Stimmen diese Aussagen mit dem Auszug unten über die Ausstellung zur DDR-Kunst überein? 1. Steinmeier war zwei Wochen vor seiner Rede in Rom. 2. Im Mittelpunkt der Ausstellung stehen Landschaftsbilder. 3. Ronald Paris hält die Bilder aus dem Palast der Republik für reine Propagandabilder. Antworte jeweils mit Ja oder Nein und zitiere wörtlich die Worte aus dem Auszug, die den Ausschlag geben.

**TEXTAUSZUG**:
..........

Bundespräsident Frank-Walter Steinmeier in seiner Eröffnungsrede: „Wenn Sie mir zwei Bemerkungen zum Schluss gestatten. Der Zufall will es, dass ich vor gerade einmal zwei Wochen in Rom war und auch wieder einmal die Sixtinische Kapelle und Michelangelos Jüngstes Gericht ansehen konnte.

Wenn es je politisch oder ideologisch motivierte Auftragskunst gegeben hat, dann dort, im Palazzo Apostolico. Aber es zeigt sich an diesem unbezweifelbaren Höhepunkt europäischer Kunst eben auch, wie sich selbst in solchem Kontext der individuelle Künstler in seinem Glauben und seinem Zweifel, in seinem Selbstbildnis und seiner Auffassung von der Welt ausdrücken und künstlerisch darstellen kann. Das gilt zu allen Zeiten.

Und eine letzte Beobachtung. Im Mittelpunkt der Ausstellung hier stehen – kein Wunder, wenn es um das Selbstverständnis des Künstlers geht – Selbstporträts. Ein künstlerisches Sujet mit einer sehr langen und sehr vielfältigen Tradition in der europäischen Kunstgeschichte. Es ist erstaunlich, welche Vielfalt hier aus der DDR-Kunst zusammengetragen wurde. Und es nötigt große Bewunderung ab, mit welcher hohen künstlerischen Meisterschaft und mit welcher tiefen Reflexion hier der einzelne Künstler – wie man mit Recht sagen kann – an sich gearbeitet hat.“

Sabine Schicketanz und Sarah Kugler in Potsdamer Neuesten Nachrichten: „Dafür gibt es ein (freiwilliges) Stelldichein mit den anwesenden ausgestellten Künstlern und Steinmeier, im Museumscafé sollen sie ins Gespräch kommen können miteinander. Ronald Paris ist dort, auch Maler Hartwig Ebersbach. Für Paris ist klar, so hat er es Steinmeier aufgeschrieben: Es drohe wieder eine Abwertung der DDR-Kunst, besonders der Auftragskunst, der Bilder aus dem Palast der Republik. Diese seien keine ‚reinen Propagandabilder‘, wie es nun ‚inkompetente Polemiken‘ erneut behaupteten.

..........

**BEREITGESTELLTE DATEN**:
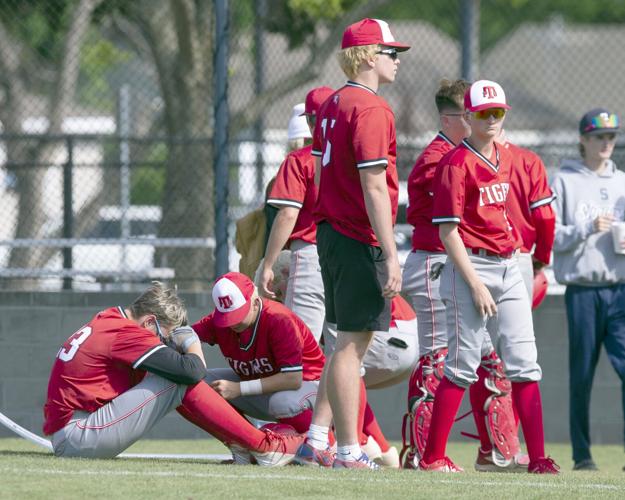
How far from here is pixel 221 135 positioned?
8.57m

..........

**ERGEBNIS**:
1. Ja: „dass ich vor gerade einmal zwei Wochen in Rom war“
2. Nein: „Im Mittelpunkt der Ausstellung hier stehen – kein Wunder, wenn es um das Selbstverständnis des Künstlers geht – Selbstporträts.“
3. Nein: „Diese seien keine ‚reinen Propagandabilder‘“